Ocular damage effects from 1338-nm pulsed laser radiation in a rabbit eye model
Author(s) -
Lei Jiao,
Jiarui Wang,
Xiaomin Jing,
Hongxia Chen,
Zaifu Yang
Publication year - 2017
Publication title -
biomedical optics express
Language(s) - English
Resource type - Journals
SCImago Journal Rank - 1.362
H-Index - 86
ISSN - 2156-7085
DOI - 10.1364/boe.8.002745
Subject(s) - optics , retinal , laser , cornea , chinchilla , materials science , retina , ophthalmology , laser safety , collimated light , medicine , physics , anatomy
The ocular damage effects induced by transitional near-infrared (NIR) lasers have been investigated for years. However, no retinal damage thresholds are determined in a wide interval between 0.65 ms and 80 ms, and a definite relationship between corneal damage threshold and spot size cannot be drawn from existing data points.
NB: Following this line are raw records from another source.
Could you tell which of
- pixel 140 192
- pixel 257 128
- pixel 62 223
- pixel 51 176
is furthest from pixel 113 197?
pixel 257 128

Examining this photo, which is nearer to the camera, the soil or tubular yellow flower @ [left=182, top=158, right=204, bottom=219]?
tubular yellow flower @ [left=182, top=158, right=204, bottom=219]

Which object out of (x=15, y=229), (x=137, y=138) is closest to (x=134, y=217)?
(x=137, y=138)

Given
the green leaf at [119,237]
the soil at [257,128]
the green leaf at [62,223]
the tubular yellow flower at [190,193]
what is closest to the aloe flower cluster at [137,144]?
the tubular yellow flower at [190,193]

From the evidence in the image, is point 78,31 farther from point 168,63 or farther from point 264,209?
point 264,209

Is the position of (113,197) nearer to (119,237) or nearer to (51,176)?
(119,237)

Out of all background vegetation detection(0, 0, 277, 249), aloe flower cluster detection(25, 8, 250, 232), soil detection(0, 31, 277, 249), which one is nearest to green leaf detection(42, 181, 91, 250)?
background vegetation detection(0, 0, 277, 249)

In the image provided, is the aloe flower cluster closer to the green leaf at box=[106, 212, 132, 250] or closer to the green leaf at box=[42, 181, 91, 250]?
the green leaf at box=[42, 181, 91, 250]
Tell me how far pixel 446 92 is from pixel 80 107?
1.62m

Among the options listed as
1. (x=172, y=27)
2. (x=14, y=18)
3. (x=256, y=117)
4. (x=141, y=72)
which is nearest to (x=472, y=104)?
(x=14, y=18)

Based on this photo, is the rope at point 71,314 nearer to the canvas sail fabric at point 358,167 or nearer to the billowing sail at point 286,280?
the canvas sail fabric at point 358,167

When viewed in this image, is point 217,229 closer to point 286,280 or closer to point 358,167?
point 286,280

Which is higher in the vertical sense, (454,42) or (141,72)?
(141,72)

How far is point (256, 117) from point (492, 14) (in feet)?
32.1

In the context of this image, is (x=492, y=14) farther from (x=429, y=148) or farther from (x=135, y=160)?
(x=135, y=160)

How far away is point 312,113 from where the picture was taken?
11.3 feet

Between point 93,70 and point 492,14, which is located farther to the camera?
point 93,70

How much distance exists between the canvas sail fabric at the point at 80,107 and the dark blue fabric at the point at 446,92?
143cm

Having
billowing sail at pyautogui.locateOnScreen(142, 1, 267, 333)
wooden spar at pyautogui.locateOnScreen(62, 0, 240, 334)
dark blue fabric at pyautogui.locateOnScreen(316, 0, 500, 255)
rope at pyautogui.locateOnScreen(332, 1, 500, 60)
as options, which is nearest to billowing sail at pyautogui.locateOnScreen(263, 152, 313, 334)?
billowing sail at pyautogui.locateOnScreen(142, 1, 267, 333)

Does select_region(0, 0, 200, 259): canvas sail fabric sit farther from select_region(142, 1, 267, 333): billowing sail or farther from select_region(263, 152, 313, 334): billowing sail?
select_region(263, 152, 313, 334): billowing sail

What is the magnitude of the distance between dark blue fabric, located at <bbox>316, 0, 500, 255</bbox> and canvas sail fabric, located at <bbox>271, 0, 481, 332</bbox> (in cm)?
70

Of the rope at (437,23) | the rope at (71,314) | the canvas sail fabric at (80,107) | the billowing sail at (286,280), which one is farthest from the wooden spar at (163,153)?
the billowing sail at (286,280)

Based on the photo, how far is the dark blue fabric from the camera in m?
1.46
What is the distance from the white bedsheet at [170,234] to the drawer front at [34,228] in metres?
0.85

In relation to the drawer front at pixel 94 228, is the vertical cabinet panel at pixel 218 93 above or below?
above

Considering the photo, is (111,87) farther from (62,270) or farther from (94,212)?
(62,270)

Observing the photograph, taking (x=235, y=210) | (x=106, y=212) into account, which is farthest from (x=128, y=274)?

In this paper, the in-vivo corneal damage thresholds (ED 50 s) were determined in New Zealand white rabbits for a single 5 ms pulse at the wavelength of 1338 nm for spot sizes from 0.28 mm to 3.55 mm. Meanwhile, the retinal damage threshold for this laser was determined in chinchilla grey rabbits under the condition that the beam was collimated, and the incident corneal spot diameter was 5.0 mm. The corneal ED 50 s given in terms of the corneal radiant exposure for spot diameters of 0.28, 0.94, 1.91, and 3.55 mm were 70.3, 35.6, 29.6 and 30.3 J/cm 2 , respectively. The retinal ED 50 given in terms of total intraocular energy (TIE) was 0.904 J. The most sensitive ocular tissue to this laser changed from the cornea to retina with the increase of spot size.